以前、全料理制覇を試みたほど、私たちがすごくはまったレストラン、カサ・ボン・ヴェント。
ご主人がユーラシアン、奥さんがニョニャというグルメ・カップルの絶品料理の数々。
ユーラシアン料理の代表選手カリー・デバルから、ニョニャ料理のアヤム・ブアクルアはもう
ここを超える店にであったことがないほどの絶品、そのほかにも丁寧に作られたオックステール・シチューなどはそこらのフランス料理店など蹴散らすほどの美味しさ。
個性的で美味なるニョニャ風サラダの数々、店員が呆れるほど何種類もの料理を注文しては
トライしまくっていた私たち。チエさんなどはメニューをもらって帰って、次回はこれ、と研究するほど、惚れ込んでいたのです。
料理好きが嵩じてお店を開いたというマダム・チーの作る料理は、何と言っても、どれも愛情たっぷりで、手抜きのない、丁寧な仕事が評判を呼び、一時はとても繁盛する店になっていました。

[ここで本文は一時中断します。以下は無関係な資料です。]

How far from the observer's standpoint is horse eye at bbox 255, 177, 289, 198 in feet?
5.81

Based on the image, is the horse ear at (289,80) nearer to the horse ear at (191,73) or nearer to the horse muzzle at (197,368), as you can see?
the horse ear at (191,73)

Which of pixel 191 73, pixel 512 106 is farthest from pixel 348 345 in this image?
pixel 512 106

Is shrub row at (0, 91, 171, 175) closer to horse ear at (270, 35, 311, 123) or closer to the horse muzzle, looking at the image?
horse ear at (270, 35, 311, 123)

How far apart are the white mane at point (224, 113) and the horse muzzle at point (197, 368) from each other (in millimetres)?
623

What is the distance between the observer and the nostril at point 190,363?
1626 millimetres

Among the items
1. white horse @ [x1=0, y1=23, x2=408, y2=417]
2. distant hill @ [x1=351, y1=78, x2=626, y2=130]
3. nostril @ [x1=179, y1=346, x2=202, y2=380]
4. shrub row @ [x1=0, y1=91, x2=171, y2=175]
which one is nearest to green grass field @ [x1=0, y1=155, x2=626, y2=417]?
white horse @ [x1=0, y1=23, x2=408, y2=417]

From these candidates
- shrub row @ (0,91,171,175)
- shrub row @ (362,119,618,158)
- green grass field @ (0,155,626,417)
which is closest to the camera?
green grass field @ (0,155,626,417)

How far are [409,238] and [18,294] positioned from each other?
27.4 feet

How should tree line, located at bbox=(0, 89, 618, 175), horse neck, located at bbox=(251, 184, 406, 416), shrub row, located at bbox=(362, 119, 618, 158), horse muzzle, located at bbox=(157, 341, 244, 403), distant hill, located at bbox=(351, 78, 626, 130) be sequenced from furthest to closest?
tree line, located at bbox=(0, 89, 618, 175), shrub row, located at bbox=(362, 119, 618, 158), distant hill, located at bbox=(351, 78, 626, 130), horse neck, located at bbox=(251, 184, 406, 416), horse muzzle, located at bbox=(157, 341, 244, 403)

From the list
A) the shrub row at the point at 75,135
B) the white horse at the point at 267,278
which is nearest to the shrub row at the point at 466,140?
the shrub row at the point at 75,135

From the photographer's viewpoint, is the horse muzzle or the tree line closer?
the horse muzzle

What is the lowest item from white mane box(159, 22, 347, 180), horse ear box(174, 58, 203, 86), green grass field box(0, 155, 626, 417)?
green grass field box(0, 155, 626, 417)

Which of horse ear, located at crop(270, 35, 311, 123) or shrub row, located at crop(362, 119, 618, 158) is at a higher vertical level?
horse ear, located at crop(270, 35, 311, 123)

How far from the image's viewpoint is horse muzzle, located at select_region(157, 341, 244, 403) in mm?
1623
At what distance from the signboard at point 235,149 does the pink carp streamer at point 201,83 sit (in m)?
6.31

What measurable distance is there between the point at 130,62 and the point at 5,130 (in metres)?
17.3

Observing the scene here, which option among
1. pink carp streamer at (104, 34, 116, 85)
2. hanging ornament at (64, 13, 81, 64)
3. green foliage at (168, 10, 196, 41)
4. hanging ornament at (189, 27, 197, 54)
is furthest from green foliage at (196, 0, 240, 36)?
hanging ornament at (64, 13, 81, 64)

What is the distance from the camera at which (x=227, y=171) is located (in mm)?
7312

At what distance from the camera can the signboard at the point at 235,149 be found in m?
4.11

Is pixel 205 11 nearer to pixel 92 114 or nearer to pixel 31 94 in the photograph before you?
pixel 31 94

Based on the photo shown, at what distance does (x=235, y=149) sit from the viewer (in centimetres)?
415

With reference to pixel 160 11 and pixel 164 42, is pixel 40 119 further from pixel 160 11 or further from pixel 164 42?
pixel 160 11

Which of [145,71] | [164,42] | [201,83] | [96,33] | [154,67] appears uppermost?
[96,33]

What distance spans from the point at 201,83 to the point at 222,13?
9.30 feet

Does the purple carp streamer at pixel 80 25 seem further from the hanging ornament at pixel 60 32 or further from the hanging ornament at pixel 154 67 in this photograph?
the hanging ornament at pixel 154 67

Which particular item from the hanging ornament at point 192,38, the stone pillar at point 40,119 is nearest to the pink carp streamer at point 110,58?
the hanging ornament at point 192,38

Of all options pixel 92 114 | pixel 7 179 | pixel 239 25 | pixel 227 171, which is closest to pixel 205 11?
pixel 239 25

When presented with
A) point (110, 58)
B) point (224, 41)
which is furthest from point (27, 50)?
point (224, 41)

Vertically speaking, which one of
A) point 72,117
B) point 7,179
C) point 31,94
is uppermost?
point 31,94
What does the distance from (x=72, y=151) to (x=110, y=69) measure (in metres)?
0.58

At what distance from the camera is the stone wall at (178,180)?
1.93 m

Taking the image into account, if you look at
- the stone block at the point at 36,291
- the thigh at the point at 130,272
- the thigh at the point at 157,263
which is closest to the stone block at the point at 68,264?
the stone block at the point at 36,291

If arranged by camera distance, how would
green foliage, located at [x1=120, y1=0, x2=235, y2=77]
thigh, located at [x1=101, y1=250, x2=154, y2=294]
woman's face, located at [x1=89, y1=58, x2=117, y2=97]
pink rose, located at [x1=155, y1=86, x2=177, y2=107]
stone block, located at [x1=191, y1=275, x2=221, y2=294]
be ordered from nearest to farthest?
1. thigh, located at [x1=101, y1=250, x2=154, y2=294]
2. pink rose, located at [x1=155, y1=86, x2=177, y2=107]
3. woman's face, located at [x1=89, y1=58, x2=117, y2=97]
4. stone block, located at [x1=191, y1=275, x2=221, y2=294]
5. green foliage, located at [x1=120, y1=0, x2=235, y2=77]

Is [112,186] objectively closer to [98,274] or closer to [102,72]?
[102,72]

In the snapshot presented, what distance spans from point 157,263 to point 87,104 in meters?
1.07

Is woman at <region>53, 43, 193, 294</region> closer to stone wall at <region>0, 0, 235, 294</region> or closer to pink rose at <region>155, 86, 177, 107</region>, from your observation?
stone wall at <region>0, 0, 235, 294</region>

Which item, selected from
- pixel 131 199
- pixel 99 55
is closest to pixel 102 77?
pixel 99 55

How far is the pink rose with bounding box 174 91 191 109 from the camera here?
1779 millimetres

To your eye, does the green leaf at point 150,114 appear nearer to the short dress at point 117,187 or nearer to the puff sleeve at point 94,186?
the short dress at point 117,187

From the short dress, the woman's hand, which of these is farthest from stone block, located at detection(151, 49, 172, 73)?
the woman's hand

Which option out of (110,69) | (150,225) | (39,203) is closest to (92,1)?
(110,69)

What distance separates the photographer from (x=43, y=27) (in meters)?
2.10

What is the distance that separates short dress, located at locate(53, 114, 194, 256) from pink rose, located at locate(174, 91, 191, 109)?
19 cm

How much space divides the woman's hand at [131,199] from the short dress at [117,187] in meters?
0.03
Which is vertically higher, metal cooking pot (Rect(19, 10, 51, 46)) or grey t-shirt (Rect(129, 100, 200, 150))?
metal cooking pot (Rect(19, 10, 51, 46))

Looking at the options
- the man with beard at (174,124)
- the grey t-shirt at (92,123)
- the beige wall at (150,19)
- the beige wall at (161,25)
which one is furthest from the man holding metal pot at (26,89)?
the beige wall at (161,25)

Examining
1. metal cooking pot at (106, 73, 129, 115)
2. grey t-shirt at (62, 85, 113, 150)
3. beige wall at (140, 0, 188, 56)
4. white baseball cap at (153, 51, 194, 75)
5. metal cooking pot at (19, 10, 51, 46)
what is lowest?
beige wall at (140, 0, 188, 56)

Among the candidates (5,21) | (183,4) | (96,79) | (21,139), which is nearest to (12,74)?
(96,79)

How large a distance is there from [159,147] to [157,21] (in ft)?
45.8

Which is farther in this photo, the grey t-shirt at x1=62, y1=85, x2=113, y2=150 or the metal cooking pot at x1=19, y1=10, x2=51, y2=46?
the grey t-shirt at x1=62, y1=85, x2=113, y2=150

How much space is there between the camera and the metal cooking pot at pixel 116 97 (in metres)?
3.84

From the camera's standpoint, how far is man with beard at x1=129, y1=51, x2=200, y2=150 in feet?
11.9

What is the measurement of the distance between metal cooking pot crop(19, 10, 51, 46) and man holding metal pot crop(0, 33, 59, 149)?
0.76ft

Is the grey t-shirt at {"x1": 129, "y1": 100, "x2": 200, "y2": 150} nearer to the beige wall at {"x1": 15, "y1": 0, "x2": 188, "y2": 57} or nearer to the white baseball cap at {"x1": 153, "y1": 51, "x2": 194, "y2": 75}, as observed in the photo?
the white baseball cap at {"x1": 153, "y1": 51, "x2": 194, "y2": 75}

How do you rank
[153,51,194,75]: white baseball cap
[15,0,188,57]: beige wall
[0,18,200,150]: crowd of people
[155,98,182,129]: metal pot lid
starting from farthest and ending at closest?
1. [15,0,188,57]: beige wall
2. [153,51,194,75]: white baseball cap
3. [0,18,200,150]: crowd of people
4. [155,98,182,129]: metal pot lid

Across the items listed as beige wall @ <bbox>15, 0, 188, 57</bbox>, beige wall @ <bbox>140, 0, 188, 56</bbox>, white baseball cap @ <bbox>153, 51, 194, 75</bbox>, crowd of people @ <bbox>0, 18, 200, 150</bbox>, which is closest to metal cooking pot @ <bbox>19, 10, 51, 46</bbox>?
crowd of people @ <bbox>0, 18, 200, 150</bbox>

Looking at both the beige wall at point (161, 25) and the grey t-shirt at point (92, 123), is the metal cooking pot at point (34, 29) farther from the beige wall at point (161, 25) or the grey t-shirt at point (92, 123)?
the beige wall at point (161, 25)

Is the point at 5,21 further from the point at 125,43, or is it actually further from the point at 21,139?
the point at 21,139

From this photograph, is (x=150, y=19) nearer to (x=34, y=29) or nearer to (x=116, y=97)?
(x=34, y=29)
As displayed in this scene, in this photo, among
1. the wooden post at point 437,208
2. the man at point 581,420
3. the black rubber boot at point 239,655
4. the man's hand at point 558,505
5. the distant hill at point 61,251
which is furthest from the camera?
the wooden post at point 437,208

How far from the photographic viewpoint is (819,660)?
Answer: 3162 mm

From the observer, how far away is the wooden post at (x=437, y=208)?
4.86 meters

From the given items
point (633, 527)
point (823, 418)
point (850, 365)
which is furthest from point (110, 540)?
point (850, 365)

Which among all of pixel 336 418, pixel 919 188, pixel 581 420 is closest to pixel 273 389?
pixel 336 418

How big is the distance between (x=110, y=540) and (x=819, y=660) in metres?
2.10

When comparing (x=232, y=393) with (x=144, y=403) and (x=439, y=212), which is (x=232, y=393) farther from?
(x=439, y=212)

ところが癌という重い病気に冒され、とうとう昨年お亡くなりに。そして店じまいとなってしまったのです。
ああもうシンガポールはダメ、と諦めかけていた私たちですが、
今再び、「これは!」と注目しているお店を見つけました。
そのお店はデバギ。
(写真がなくてすみません。プライベートの時はゆっくり食べたくてあまり撮影しません。次回)
店名にもなっているオーナーのデバギさんは、シンガポールで何冊ものレシピ本を出しているインド系の女性で、テレビなどにも登場する有名な方です。ちえさんは以前にこの方の料理教室にも行ったことがあるそうで、「彼女の作る料理なら、そりゃ美味しいでしょう」と。料理教室マニア、ちえさんが褒めるのだから、腕はもう保証されたも同じ。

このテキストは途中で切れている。